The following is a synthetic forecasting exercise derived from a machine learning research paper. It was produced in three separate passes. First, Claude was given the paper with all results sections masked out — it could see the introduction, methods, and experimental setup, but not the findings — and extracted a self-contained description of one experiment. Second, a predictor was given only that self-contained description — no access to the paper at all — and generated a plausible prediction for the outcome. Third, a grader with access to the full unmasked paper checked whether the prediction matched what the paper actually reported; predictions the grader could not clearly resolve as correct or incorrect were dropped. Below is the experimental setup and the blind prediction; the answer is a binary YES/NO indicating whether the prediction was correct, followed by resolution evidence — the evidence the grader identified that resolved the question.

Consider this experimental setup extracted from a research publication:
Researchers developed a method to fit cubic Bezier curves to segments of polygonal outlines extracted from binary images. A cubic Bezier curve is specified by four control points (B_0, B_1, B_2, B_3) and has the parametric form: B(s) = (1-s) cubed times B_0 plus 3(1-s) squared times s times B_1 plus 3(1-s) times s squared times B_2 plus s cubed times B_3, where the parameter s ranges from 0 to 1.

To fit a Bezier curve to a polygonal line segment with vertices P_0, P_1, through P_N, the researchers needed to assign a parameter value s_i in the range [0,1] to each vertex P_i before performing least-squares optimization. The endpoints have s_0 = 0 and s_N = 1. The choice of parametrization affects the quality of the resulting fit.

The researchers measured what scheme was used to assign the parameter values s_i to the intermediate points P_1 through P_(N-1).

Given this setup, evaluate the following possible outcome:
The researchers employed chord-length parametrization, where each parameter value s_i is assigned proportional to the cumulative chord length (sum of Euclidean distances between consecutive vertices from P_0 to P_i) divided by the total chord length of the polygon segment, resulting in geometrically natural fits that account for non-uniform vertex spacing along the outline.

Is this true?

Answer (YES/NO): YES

...

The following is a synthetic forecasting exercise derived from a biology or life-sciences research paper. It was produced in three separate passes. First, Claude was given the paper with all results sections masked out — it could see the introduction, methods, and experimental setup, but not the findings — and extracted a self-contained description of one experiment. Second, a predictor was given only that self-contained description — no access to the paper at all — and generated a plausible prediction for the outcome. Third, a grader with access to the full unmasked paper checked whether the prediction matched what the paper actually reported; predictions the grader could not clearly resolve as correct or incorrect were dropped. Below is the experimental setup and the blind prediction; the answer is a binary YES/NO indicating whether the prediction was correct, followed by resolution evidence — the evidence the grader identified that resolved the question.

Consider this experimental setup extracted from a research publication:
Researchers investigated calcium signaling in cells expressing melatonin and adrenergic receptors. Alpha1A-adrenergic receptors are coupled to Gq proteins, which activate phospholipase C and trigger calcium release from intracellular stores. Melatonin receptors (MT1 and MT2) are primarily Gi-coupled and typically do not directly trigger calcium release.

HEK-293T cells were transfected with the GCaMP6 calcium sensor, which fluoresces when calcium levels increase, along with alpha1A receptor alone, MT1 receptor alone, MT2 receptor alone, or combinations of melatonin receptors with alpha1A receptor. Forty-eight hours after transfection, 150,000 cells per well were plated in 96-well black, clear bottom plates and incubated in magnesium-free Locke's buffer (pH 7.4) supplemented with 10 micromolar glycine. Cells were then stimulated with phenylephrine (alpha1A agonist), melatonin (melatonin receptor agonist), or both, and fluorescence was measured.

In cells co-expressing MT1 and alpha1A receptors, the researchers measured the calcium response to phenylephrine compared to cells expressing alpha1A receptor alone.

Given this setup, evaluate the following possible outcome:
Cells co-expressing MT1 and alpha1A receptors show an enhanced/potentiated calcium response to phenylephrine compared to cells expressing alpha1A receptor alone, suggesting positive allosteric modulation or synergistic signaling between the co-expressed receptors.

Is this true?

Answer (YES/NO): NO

### EXERCISE AIM:
Your answer should be each line from the entries that includes the string "Bezier".

### REPLY:
Researchers developed a method to fit cubic Bezier curves to segments of polygonal outlines extracted from binary images. A cubic Bezier curve is specified by four control points (B_0, B_1, B_2, B_3) and has the parametric form: B(s) = (1-s) cubed times B_0 plus 3(1-s) squared times s times B_1 plus 3(1-s) times s squared times B_2 plus s cubed times B_3, where the parameter s ranges from 0 to 1.
To fit a Bezier curve to a polygonal line segment with vertices P_0, P_1, through P_N, the researchers needed to assign a parameter value s_i in the range [0,1] to each vertex P_i before performing least-squares optimization. The endpoints have s_0 = 0 and s_N = 1. The choice of parametrization affects the quality of the resulting fit.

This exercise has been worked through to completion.